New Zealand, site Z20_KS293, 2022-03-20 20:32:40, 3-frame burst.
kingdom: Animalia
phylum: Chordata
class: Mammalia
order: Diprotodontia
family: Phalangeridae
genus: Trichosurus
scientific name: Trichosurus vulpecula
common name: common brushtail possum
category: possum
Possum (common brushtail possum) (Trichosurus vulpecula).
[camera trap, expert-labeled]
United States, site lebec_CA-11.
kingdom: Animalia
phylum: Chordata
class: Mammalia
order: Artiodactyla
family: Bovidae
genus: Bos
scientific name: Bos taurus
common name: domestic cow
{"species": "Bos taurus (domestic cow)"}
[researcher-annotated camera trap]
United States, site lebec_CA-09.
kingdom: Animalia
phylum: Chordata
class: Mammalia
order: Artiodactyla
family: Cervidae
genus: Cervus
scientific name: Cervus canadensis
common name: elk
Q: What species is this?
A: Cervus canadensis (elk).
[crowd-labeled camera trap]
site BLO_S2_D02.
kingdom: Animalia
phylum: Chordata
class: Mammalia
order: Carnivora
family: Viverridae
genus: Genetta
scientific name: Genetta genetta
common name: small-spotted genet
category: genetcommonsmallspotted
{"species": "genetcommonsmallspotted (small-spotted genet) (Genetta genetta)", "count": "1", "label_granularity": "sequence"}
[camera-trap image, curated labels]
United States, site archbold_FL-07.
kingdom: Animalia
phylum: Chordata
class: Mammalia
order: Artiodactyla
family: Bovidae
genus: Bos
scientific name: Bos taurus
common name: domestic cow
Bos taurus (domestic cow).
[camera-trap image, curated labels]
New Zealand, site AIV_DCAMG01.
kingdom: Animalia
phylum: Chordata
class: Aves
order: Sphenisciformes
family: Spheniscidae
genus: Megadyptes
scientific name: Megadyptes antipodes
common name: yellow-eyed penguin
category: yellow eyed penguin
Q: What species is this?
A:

■ ■ ■ ■

> **ACTIVITY**
A faithful, word-for-word transcription of the data above is required.

> **EXERCISE ANSWER**
New Zealand, site Z20_KS293, 2022-03-20 20:32:40, 3-frame burst.
kingdom: Animalia
phylum: Chordata
class: Mammalia
order: Diprotodontia
family: Phalangeridae
genus: Trichosurus
scientific name: Trichosurus vulpecula
common name: common brushtail possum
category: possum
Possum (common brushtail possum) (Trichosurus vulpecula).
[camera trap, expert-labeled]
United States, site lebec_CA-11.
kingdom: Animalia
phylum: Chordata
class: Mammalia
order: Artiodactyla
family: Bovidae
genus: Bos
scientific name: Bos taurus
common name: domestic cow
{"species": "Bos taurus (domestic cow)"}
[researcher-annotated camera trap]
United States, site lebec_CA-09.
kingdom: Animalia
phylum: Chordata
class: Mammalia
order: Artiodactyla
family: Cervidae
genus: Cervus
scientific name: Cervus canadensis
common name: elk
Q: What species is this?
A: Cervus canadensis (elk).
[crowd-labeled camera trap]
site BLO_S2_D02.
kingdom: Animalia
phylum: Chordata
class: Mammalia
order: Carnivora
family: Viverridae
genus: Genetta
scientific name: Genetta genetta
common name: small-spotted genet
category: genetcommonsmallspotted
{"species": "genetcommonsmallspotted (small-spotted genet) (Genetta genetta)", "count": "1", "label_granularity": "sequence"}
[camera-trap image, curated labels]
United States, site archbold_FL-07.
kingdom: Animalia
phylum: Chordata
class: Mammalia
order: Artiodactyla
family: Bovidae
genus: Bos
scientific name: Bos taurus
common name: domestic cow
Bos taurus (domestic cow).
[camera-trap image, curated labels]
New Zealand, site AIV_DCAMG01.
kingdom: Animalia
phylum: Chordata
class: Aves
order: Sphenisciformes
family: Spheniscidae
genus: Megadyptes
scientific name: Megadyptes antipodes
common name: yellow-eyed penguin
category: yellow eyed penguin
Q: What species is this?
A:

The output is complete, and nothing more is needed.